• _GIVEN EXERCISE_
How many lines of the material below contain the string "instances"? Reply with the number alone.

• _EXERCISE MATERIALS_
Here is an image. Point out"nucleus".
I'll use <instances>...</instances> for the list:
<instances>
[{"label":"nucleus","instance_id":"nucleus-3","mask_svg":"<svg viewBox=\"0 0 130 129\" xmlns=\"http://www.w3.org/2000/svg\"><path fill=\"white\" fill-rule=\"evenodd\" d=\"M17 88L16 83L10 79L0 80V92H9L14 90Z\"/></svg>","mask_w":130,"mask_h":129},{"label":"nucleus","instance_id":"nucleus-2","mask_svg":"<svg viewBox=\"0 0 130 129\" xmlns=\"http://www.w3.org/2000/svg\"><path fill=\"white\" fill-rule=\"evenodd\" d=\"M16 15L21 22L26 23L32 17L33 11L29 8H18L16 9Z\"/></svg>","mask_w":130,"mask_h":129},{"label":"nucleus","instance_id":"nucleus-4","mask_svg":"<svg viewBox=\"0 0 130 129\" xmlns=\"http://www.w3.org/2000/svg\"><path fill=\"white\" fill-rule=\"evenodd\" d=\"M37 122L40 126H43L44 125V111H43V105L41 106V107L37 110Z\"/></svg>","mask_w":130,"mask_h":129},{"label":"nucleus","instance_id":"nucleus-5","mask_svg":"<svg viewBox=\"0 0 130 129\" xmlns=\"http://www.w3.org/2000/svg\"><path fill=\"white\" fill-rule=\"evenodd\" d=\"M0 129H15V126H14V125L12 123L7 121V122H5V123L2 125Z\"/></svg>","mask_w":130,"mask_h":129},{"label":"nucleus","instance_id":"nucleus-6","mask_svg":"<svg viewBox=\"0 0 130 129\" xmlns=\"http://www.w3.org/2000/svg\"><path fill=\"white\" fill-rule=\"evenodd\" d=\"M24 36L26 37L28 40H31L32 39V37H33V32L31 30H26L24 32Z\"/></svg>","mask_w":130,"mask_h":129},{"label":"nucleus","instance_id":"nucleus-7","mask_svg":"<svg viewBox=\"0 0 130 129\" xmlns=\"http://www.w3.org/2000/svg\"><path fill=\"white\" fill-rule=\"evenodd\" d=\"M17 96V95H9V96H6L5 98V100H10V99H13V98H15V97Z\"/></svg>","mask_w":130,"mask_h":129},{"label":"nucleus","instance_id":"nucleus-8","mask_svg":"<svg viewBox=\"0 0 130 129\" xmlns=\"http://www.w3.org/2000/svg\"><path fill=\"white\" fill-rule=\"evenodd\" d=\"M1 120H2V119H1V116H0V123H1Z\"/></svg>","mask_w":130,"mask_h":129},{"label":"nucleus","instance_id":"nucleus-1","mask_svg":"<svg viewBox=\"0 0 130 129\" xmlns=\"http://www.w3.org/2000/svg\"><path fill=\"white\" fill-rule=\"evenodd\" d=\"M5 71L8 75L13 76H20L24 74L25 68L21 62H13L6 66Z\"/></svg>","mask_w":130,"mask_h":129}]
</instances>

• _COMPLETE RESPONSE_
3